Sanding Wooden Floors by Yourself Pt. 2

Sanding your own wooden floors are a great way to cut down on costs and have a fun weekend DIY project as it relates to home improvement and home renovation.

The Process

For both the aforementioned sander machines, the method is the same. You begin with a rough paper, which will smoothen the ridges between the boards. This will shape a uniform surface. Further, every grit is created to remove the ridges from the paper preceding it.

The sequence that the paper will follow starts at 36 or 40, followed by 60 grit, 80 grit, 100 grit, and finally, 120 grit. You can also reach 180 or 220. It is better to try hand sanding 2 sample pieces and applying some oil before proceeding to the subsequent step.

Drum Sanders

The drum sander is definitely not recommended if you are attempting to sand for the first time. Although these have a very efficient drive, and a rotating belt to do a great job, they are not easy to learn to use. Furthermore, if you make a mistake, the potential damages could be costly. If you still want to start out, you have to start on the high ground.

There are two types of sanders: lever sanders and tip sanders. Both operate using sandpaper belts. Out of the two, the tip sander is the easiest to use. They are characterized by two wheels which help you tilt the machine when you want to change directions. The level sander, on the other hand, lifts the machine mechanically and brings the drum lower.

Make sure you start with the paper away from the floor. When you tilt the machine down, and after the sandpaper touches the wood, you will start feeling a pull. This makes you switch action from push to pull.
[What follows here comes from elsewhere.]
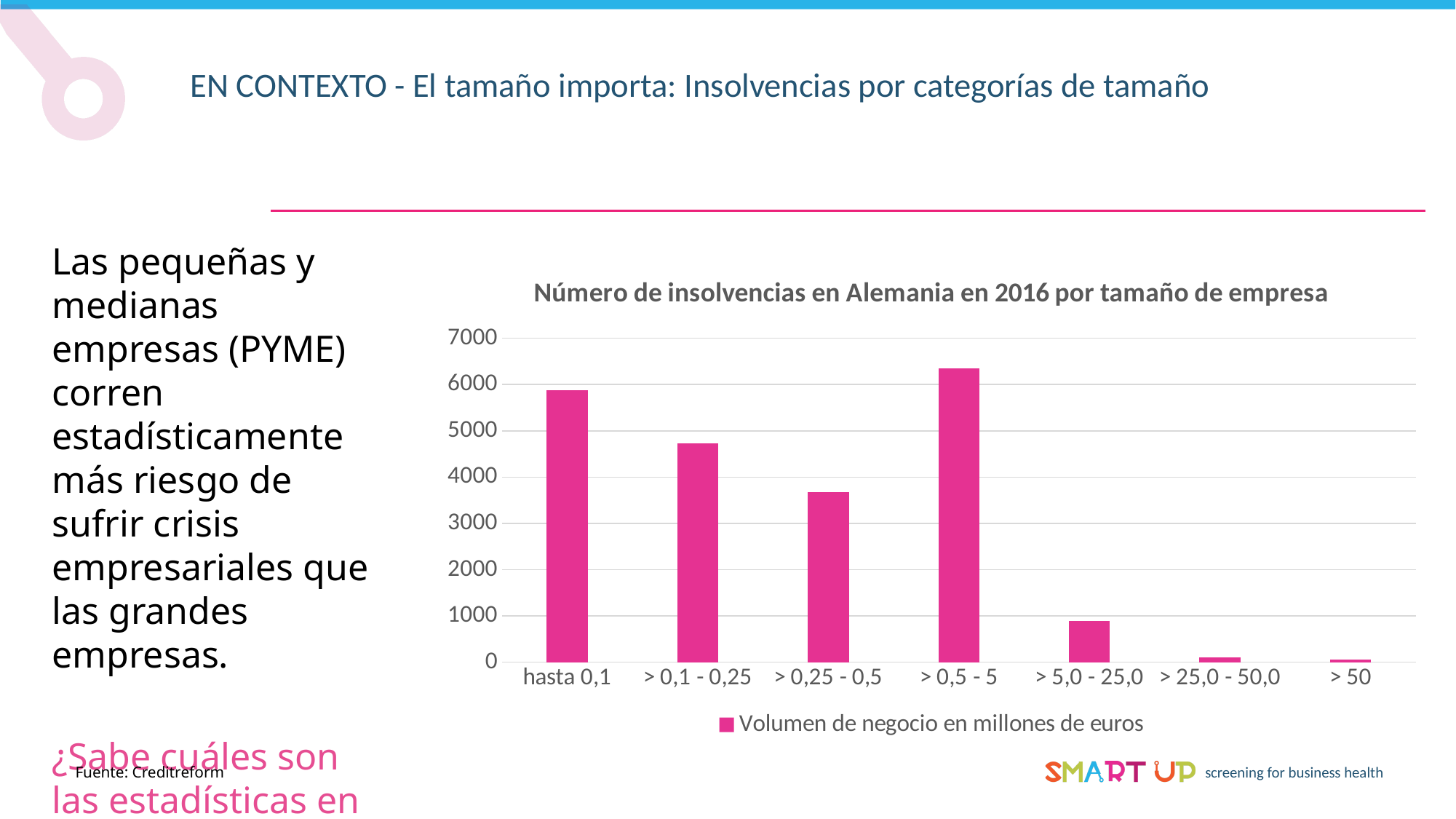
How many size categories are shown on the x axis of the chart? 7 Which has a higher value, 'hasta 0,1' or '> 0,1 - 0,25'? hasta 0,1 Which size category has the lowest number of insolvencies? > 50 What is the title of the chart? Número de insolvencias en Alemania en 2016 por tamaño de empresa Is the value for 'hasta 0,1' greater or less than 5000? greater What type of chart is shown on the slide? Bar chart Which size category has the highest number of insolvencies? > 0,5 - 5 How many series does the chart legend list? 1 What is the legend entry of the chart? Volumen de negocio en millones de euros Is the value for '> 0,1 - 0,25' greater or less than 5000? less Is the value for '> 0,5 - 5' greater or less than 6000? greater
Bear in mind that you have to keep the machine moving for all types of sanders. In case you stay for too long in the same place, you would get a hole in that area, which would take you a bit more added effort to fix the grit.


After you have completed the 120 grit pass, you may wet the surface. Then you have to wait for the surface to dry before you make a pass of 120 screens. It might feel that skipping a step would make your job easy, but this is a wrong perception. If you happen to go from 60 to 100 grit, you will have to spend a long time attempting to wear down ridges using paper that is not suited to the job.